— What this task involves —
Show each line of the records below that contains the string 'single', copying every such line in full.

— Items in a dataset —
################

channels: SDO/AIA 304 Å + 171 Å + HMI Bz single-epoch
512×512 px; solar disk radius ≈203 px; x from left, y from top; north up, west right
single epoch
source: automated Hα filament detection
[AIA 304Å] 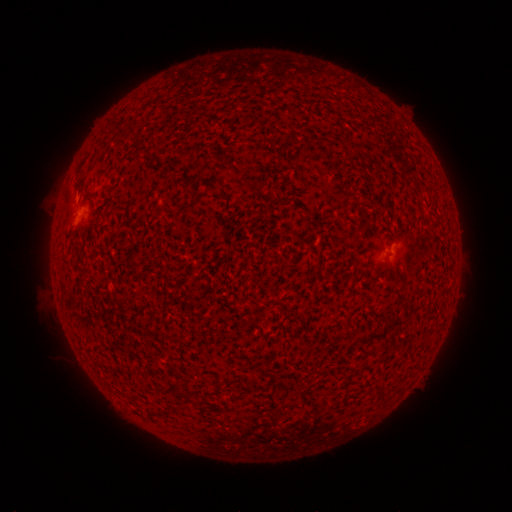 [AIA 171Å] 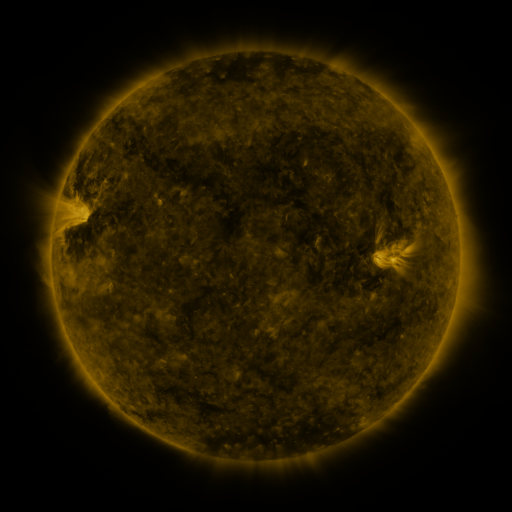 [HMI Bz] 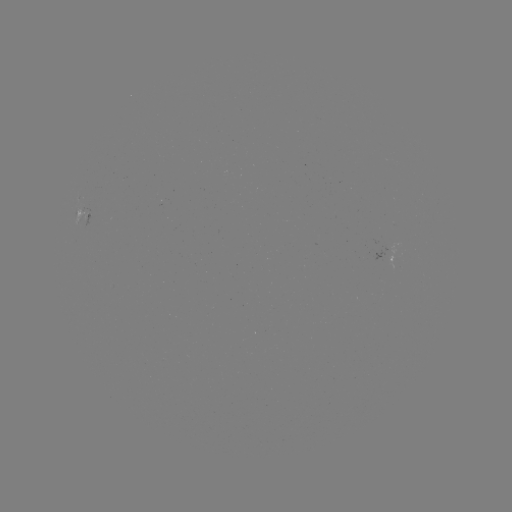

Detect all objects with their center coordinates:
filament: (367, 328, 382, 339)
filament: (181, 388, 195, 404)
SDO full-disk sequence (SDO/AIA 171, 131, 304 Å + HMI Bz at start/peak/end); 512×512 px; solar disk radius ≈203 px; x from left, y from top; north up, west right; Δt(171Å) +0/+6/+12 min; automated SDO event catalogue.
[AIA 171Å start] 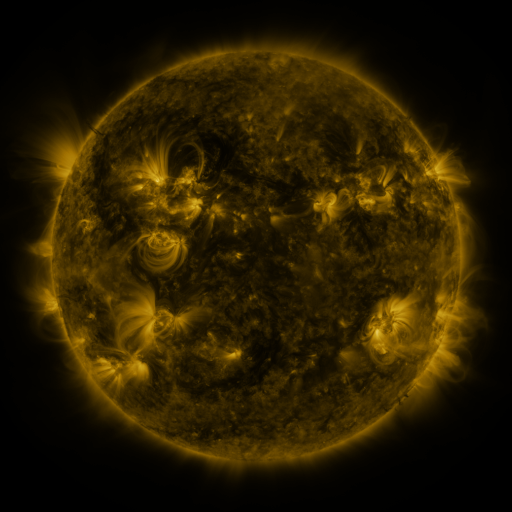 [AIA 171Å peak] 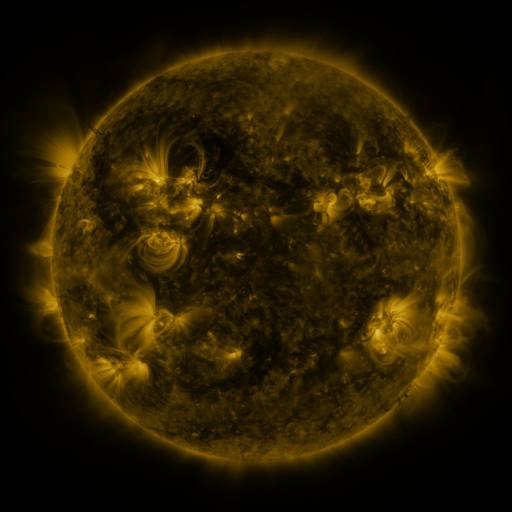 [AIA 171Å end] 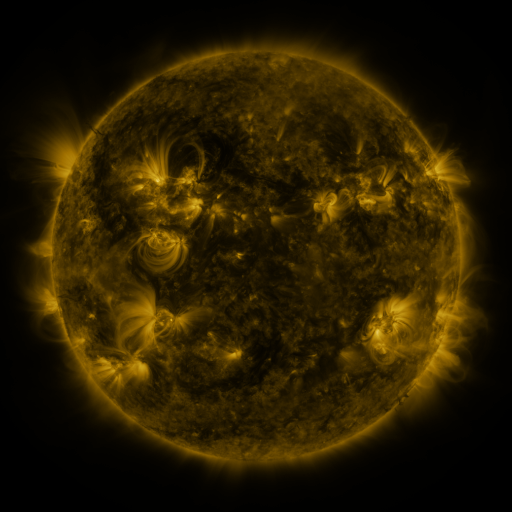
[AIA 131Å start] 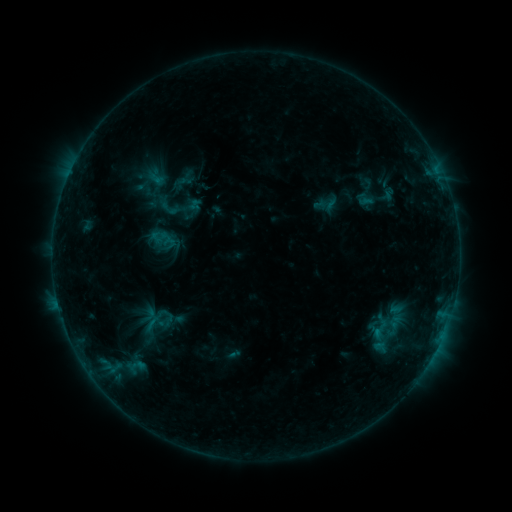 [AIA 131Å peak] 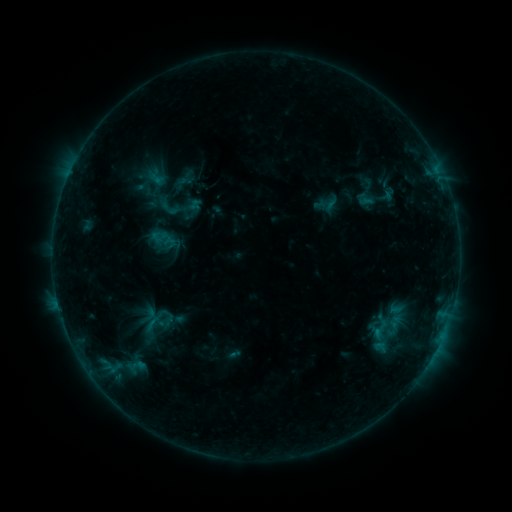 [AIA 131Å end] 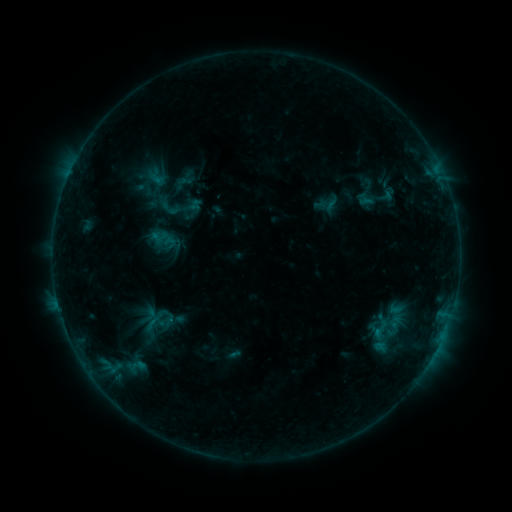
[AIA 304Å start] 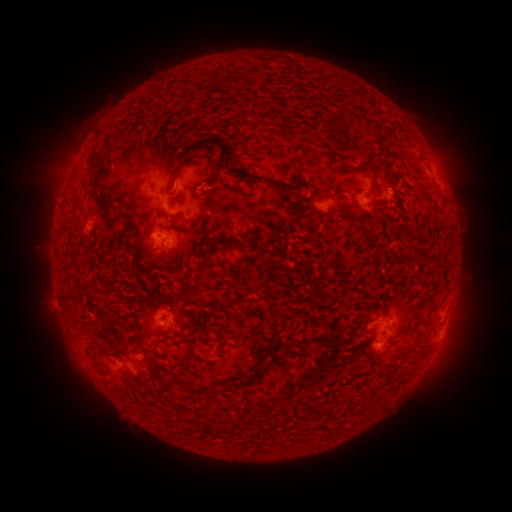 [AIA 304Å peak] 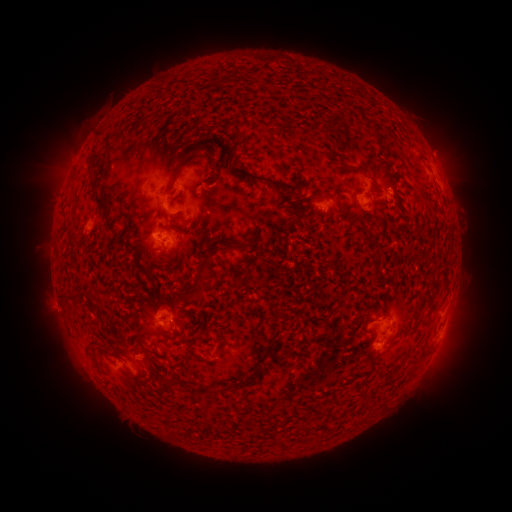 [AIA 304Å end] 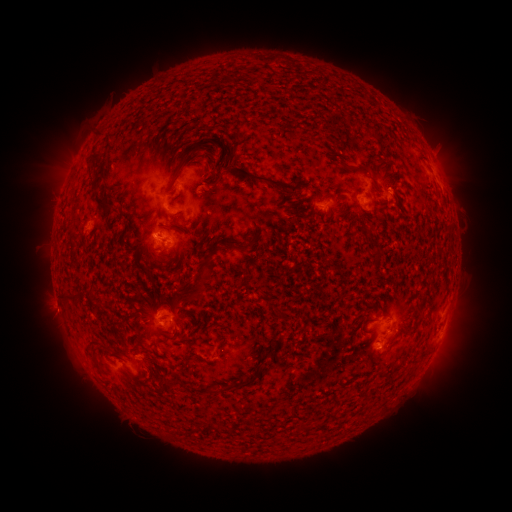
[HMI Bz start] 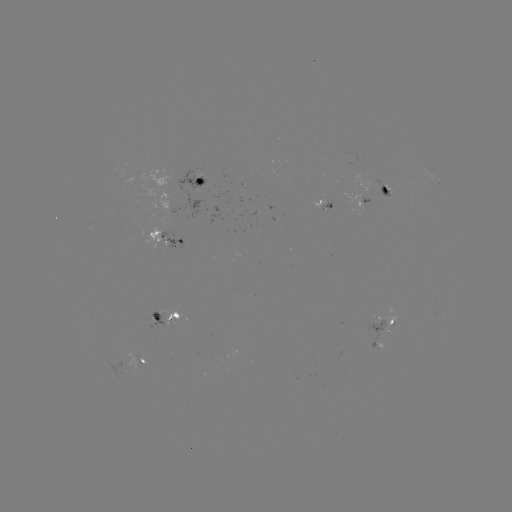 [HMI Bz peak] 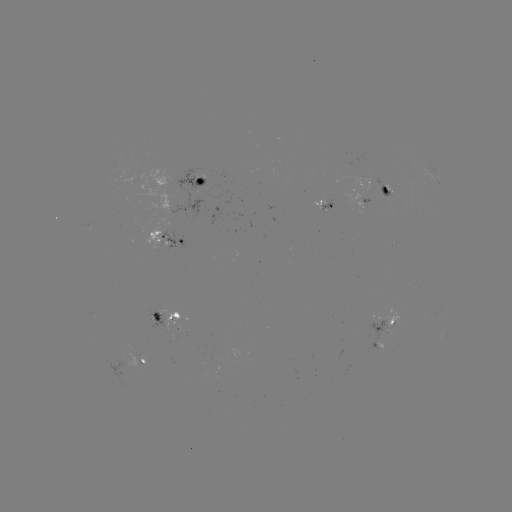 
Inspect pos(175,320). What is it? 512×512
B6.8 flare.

################

— Response to the exercise —
channels: SDO/AIA 304 Å + 171 Å + HMI Bz single-epoch
single epoch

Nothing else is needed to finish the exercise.